A vacina, conhecida como “dose zero”, é destinada a crianças de 6 a 11 meses e 29 dias.
Esta aplicação antecipada busca proteger uma faixa etária altamente vulnerável a complicações da doença. Crianças pequenas respondem de forma mais grave ao sarampo. A medida também cria uma barreira contra novas infecções na comunidade.
O procedimento não substitui as doses previstas no Calendário Nacional de Vacinação, disponíveis gratuitamente no Sistema Único de Saúde (SUS). O calendário regular imuniza pessoas de 12 meses a 59 anos.
Paralelamente, a vigilância sanitária intensifica ações para frear a transmissão local.
Equipes de saúde buscam ativamente casos suspeitos, identificam e monitoram contactantes. Realizam investigação epidemiológica e bloqueio vacinal nas áreas de maior risco.
Surto Local e Origem dos Casos de Sarampo
Os três casos confirmados na zona norte de São Paulo podem ter origem em contato com pessoas vindas do exterior, segundo o Ministério da Saúde.
Duas das crianças infectadas frequentam a mesma creche. A terceira vive na mesma região.
Essa proximidade indica um risco de transmissão rápida dentro da comunidade, especialmente em ambientes fechados como creches, onde o vírus se espalha com facilidade.
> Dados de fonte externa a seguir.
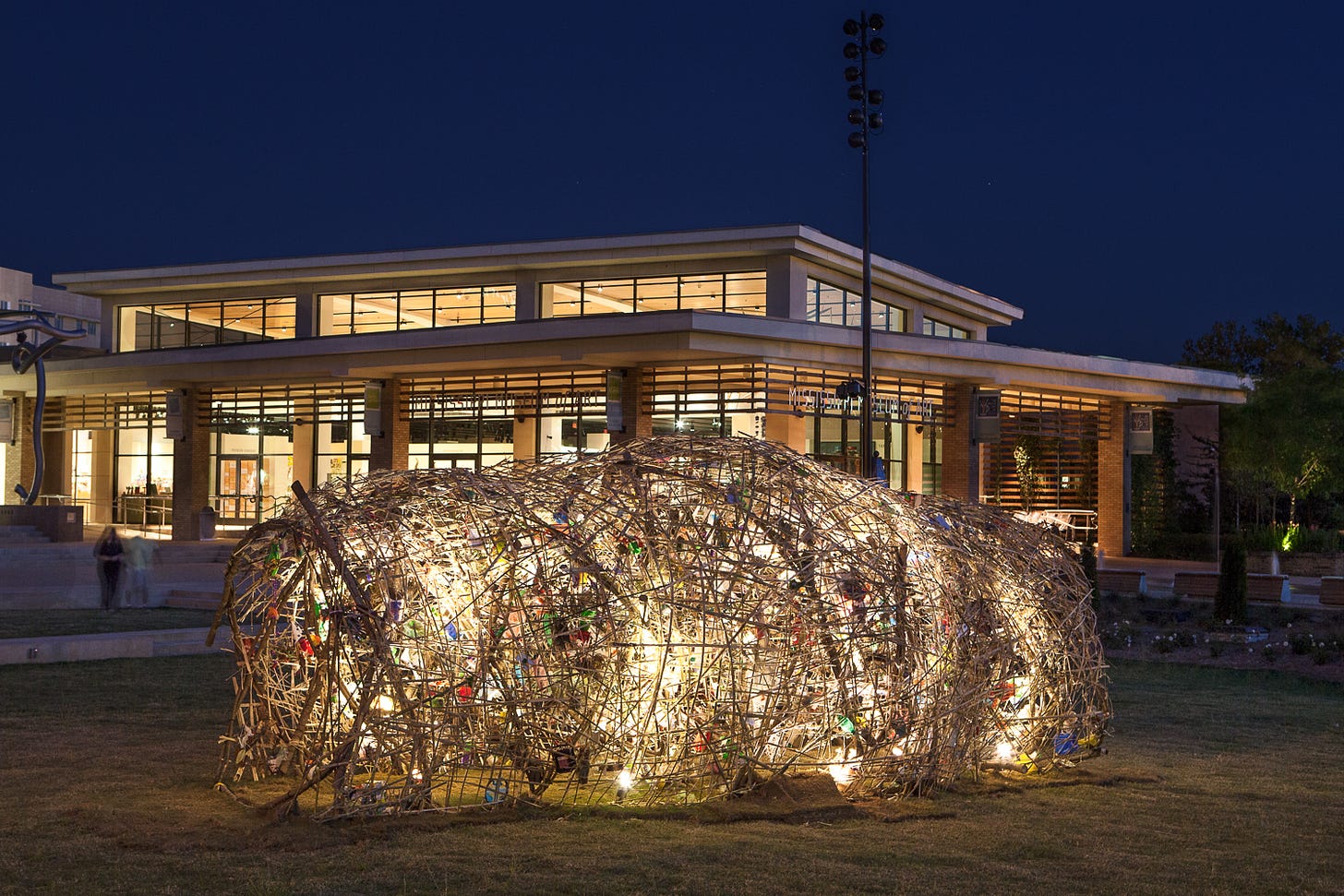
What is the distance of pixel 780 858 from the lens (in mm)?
6828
A origem dos casos, via importação, exige atenção especial de portos e aeroportos.
O Brasil registrou 38 casos de sarampo no ano passado. Apesar disso, o país mantém o status de livre da transmissão endêmica.
Todos os registros foram importados. Isso significa que a cadeia de transmissão não se estabeleceu em território nacional, um indicativo da eficácia das campanhas passadas.
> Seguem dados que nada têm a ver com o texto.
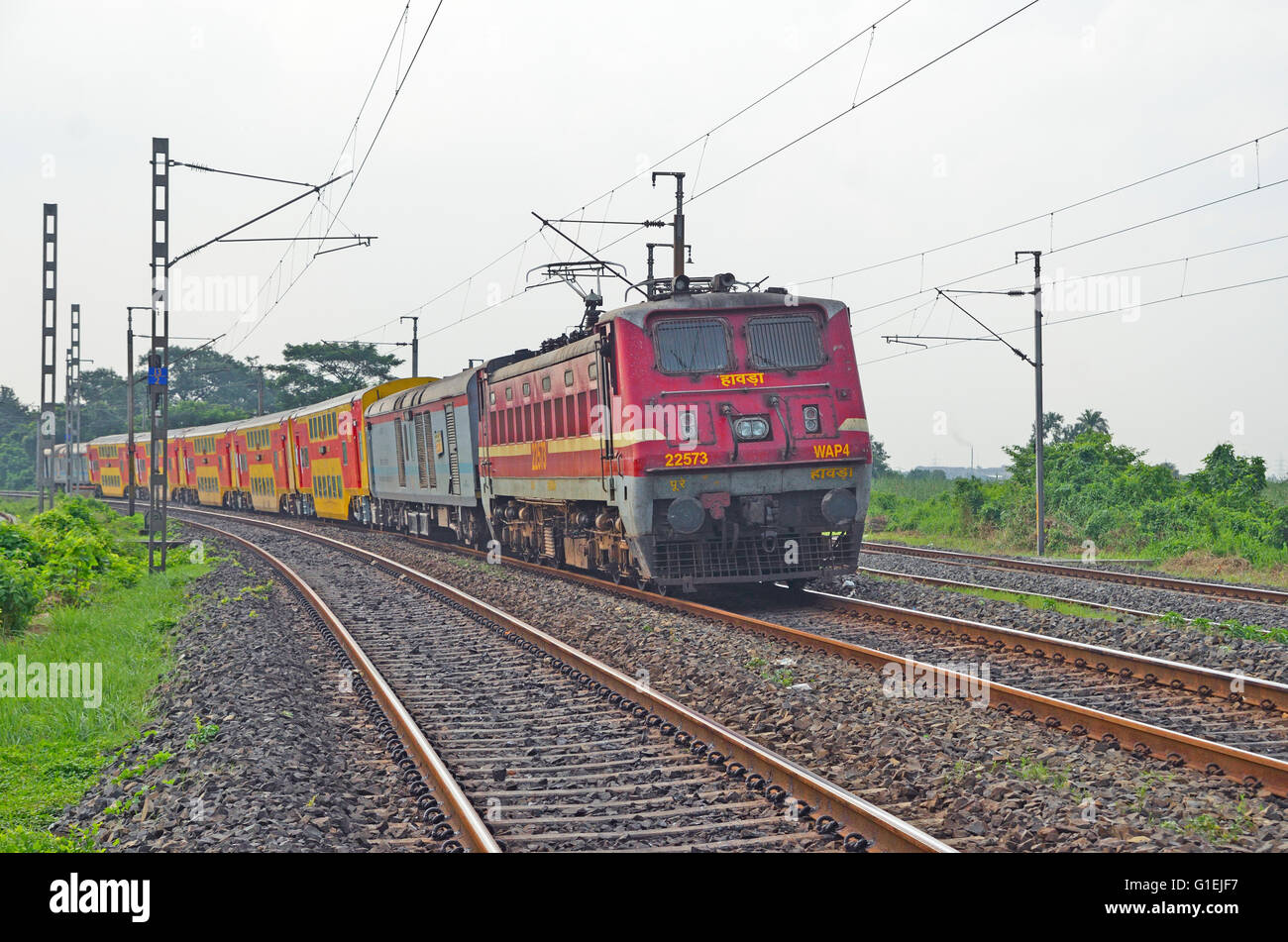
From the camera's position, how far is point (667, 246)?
30.9 metres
Contudo, a situação em outras partes do continente americano gera alerta. A América do Norte, em particular, enfrenta alta circulação da doença. O México reportou 11.771 casos neste ano; os Estados Unidos, 2.104; e o Canadá, 1.073.
A escalada de casos levou a Organização Pan-Americana da Saúde (Opas) a retirar, no ano passado, o status de região livre de transmissão endêmica do sarampo para as Américas. Um revés significativo para a saúde pública continental após anos de progresso.
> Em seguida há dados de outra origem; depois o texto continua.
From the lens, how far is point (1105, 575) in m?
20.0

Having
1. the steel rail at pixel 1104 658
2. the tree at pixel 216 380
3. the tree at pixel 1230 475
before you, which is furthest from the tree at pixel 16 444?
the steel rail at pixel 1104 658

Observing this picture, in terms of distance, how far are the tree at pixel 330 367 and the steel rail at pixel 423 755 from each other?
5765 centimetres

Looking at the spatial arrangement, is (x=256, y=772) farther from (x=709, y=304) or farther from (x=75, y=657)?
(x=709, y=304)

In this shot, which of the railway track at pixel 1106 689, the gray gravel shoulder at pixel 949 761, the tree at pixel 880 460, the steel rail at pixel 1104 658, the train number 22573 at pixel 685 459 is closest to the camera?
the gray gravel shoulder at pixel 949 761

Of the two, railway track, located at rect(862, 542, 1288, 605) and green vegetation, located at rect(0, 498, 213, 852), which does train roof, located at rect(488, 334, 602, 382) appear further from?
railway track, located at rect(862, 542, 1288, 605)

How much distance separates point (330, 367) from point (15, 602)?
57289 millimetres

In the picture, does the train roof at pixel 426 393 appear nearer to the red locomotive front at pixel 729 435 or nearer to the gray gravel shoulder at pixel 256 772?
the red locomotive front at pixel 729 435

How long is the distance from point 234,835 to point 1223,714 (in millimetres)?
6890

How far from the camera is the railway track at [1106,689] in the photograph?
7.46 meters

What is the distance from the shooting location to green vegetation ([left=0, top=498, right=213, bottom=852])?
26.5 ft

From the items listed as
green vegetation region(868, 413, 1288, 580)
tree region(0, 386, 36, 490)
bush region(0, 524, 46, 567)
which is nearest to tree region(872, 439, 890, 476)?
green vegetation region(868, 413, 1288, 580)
A perda do status de área livre de sarampo pela Opas para as Américas reflete um desafio sanitário crescente.
Fatores como a queda nas taxas de vacinação, especialmente em períodos pós-pandemia, e a intensa mobilidade populacional contribuem para a reintrodução do vírus em áreas onde ele estava controlado. Migrações e viagens internacionais facilitam a disseminação do vírus para comunidades vulneráveis.
O sarampo é uma doença altamente contagiosa, capaz de se espalhar rapidamente em populações com baixa cobertura vacinal. Um único caso pode ter impacto desproporcional.
A reintrodução da doença em grandes centros urbanos, como São Paulo, exige uma resposta imediata e robusta. Uma infecção pode desencadear um surto em semanas, sobrecarregando hospitais e comprometendo a saúde pública, além de impactar o ambiente escolar e de trabalho.
As campanhas de vacinação não visam apenas a saúde individual.
Elas protegem a coletividade, evitam interrupções em serviços essenciais e garantem o funcionamento da economia. Um surto de sarampo em grande escala impõe custos diretos e indiretos elevados, desde despesas com tratamento até perdas de produtividade por afastamento do trabalho e das escolas.
A atenção redobrada do Ministério da Saúde e das secretarias municipais sinaliza a gravidade da ameaça. A adesão da população à vacinação emerge como a ferramenta mais eficaz de controle e prevenção de novas ondas.
Contexto
O sarampo, doença viral altamente contagiosa, foi considerado erradicado das Américas em 2016 pela Organização Mundial da Saúde, após décadas de campanhas massivas de vacinação. O Brasil, em particular, alcançou coberturas vacinais históricas que levaram à interrupção da transmissão autóctone. No entanto, o ressurgimento da doença em várias partes do mundo, impulsionado por movimentos antivacina e pela diminuição da imunização em certas regiões, representa um desafio contínuo. A manutenção do status de livre de sarampo depende criticamente da vigilância constante e da alta adesão às campanhas de vacinação, especialmente para a proteção de crianças e grupos vulneráveis, evitando a reintrodução e disseminação do vírus em larga escala.